OA07 Bootstrap Proof Workflow Plan

Purpose: define the next planning slice after PR-8. The goal is not more runtime substrate. The goal is to prove that the maintained headless path can complete one useful repository task through a generic workflow shape that is recognizably aligned with the existing AGENT_WORKFLOW.md.

This note is intentionally about the workflow shape and operator plan, not about one task-specific implementation diff.

Why This Note Exists

PR-8 established a maintained local/headless entry point:

  • tnh-conductor
  • a thin bootstrap app layer
  • a maintained kernel
  • a managed git worktree boundary
  • canonical artifacts, manifests, metadata, and final state

That is necessary, but it is still only substrate.

The next strategic question is:

Can the maintained runtime complete one useful repo-native task through a generic orchestration workflow rather than only through test scaffolding?

Design Anchor

This plan should mimic the existing repo workflow in AGENT_WORKFLOW.md, not invent a detached conductor-only pattern.

That matters because the desired direction is not “make a special workflow for one task.” It is “begin expressing the existing development process through the maintained orchestration path.”

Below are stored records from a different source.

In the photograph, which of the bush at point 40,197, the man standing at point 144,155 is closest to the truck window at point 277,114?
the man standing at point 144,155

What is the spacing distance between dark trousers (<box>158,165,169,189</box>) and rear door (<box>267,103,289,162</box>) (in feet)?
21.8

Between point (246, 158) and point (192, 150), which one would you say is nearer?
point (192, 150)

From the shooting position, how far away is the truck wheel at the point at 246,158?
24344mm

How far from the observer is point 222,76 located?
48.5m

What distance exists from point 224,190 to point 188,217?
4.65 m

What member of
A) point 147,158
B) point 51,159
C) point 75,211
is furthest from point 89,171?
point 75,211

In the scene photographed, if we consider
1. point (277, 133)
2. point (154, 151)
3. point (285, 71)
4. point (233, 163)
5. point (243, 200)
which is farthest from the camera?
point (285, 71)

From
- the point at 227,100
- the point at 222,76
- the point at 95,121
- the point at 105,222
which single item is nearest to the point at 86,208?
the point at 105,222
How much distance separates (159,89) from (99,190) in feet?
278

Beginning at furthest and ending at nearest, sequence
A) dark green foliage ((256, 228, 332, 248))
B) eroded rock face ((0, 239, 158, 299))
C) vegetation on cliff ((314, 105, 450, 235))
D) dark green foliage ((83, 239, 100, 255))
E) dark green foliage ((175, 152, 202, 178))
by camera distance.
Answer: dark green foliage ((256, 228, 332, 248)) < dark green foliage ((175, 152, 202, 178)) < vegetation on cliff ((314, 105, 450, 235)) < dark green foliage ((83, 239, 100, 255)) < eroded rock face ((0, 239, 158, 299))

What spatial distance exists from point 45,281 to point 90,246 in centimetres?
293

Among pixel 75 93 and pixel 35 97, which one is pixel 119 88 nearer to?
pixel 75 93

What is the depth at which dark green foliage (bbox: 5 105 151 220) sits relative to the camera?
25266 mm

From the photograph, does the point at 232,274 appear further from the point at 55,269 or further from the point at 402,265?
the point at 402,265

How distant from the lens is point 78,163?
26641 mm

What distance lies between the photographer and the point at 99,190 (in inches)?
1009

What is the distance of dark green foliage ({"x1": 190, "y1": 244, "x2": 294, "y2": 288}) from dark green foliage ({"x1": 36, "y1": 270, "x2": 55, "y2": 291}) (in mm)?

The first proof should therefore preserve these high-level ideas from the existing workflow:

  • a task is identified before execution,
  • implementation is the primary machine-executed phase,
  • deterministic validation happens after implementation,
  • human review still happens outside the automated loop,
  • failures should usually lead to correction, not rollback.

However, the first maintained proof cannot yet mirror the full AGENT_WORKFLOW.md loop mechanically, because the maintained runtime does not yet support the full semantic-control layer.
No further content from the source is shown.